- Exercise goal:
Only the lines from the one with "content_type: application/javascript; charset=utf-8" through the end of the material below belong in the reply; transcribe them exactly.

- Data for the task:
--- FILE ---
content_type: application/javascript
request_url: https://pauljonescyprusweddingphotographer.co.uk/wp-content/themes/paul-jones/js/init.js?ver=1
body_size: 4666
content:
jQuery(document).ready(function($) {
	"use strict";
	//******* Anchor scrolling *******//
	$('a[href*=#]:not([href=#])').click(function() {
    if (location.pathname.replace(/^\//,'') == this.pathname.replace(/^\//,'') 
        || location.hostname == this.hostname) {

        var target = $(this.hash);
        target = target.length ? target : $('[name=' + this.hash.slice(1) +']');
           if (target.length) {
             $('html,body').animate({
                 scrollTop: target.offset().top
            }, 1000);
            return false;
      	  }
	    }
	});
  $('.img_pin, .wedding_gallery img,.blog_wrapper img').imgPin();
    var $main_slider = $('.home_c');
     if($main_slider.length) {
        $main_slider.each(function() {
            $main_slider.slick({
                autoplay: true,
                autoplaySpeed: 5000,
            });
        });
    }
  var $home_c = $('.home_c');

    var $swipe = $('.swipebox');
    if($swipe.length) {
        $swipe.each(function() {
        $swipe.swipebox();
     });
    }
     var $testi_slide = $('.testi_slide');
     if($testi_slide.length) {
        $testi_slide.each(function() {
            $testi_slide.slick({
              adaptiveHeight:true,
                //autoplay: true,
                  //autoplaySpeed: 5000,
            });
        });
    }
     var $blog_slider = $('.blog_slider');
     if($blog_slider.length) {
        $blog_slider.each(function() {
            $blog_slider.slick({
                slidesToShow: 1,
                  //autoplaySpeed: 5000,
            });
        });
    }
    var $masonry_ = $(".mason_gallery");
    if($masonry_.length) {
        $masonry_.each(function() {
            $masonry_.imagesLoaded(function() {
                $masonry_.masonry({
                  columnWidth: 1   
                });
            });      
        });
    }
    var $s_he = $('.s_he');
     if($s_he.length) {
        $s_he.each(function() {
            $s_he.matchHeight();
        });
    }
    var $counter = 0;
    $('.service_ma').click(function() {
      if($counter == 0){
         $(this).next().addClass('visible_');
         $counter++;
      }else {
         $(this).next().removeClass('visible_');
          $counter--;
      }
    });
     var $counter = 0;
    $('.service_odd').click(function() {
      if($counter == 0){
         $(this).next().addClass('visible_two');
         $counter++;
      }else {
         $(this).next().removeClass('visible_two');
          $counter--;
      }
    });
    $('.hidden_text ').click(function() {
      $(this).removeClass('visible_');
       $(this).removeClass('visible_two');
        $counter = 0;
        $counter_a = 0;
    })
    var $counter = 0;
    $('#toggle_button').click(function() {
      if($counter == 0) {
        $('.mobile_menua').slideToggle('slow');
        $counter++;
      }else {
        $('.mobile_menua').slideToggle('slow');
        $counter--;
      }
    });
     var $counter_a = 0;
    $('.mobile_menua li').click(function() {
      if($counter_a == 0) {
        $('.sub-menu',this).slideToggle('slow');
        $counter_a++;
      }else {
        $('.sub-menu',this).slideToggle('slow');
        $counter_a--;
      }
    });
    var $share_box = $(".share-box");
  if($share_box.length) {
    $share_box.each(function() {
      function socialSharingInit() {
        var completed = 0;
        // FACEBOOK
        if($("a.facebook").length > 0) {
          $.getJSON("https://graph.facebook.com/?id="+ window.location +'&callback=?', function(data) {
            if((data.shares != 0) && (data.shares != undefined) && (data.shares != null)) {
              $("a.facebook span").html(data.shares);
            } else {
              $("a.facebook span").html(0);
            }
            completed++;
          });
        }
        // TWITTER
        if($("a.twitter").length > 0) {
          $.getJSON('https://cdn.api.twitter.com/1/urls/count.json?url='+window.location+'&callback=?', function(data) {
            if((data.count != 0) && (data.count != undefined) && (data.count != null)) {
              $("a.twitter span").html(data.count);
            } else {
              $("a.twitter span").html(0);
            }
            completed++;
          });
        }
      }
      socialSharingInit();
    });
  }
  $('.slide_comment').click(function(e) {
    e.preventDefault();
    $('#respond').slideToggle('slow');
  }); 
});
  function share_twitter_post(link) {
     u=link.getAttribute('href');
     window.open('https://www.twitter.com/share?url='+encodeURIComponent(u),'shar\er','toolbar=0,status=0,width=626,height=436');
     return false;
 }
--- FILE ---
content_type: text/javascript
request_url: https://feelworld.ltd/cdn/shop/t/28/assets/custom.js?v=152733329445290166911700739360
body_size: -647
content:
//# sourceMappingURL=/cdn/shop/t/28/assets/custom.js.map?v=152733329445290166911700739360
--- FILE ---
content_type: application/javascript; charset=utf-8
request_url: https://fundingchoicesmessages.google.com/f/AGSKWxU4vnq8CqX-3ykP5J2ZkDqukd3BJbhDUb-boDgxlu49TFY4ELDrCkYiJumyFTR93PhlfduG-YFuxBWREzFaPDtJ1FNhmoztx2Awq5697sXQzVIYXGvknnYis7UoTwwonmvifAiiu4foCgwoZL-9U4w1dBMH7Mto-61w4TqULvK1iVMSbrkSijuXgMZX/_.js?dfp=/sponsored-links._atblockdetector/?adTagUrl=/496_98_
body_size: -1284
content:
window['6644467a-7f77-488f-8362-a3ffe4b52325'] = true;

- Answer for the task:
content_type: application/javascript; charset=utf-8
request_url: https://fundingchoicesmessages.google.com/f/AGSKWxU4vnq8CqX-3ykP5J2ZkDqukd3BJbhDUb-boDgxlu49TFY4ELDrCkYiJumyFTR93PhlfduG-YFuxBWREzFaPDtJ1FNhmoztx2Awq5697sXQzVIYXGvknnYis7UoTwwonmvifAiiu4foCgwoZL-9U4w1dBMH7Mto-61w4TqULvK1iVMSbrkSijuXgMZX/_.js?dfp=/sponsored-links._atblockdetector/?adTagUrl=/496_98_
body_size: -1284
content:
window['6644467a-7f77-488f-8362-a3ffe4b52325'] = true;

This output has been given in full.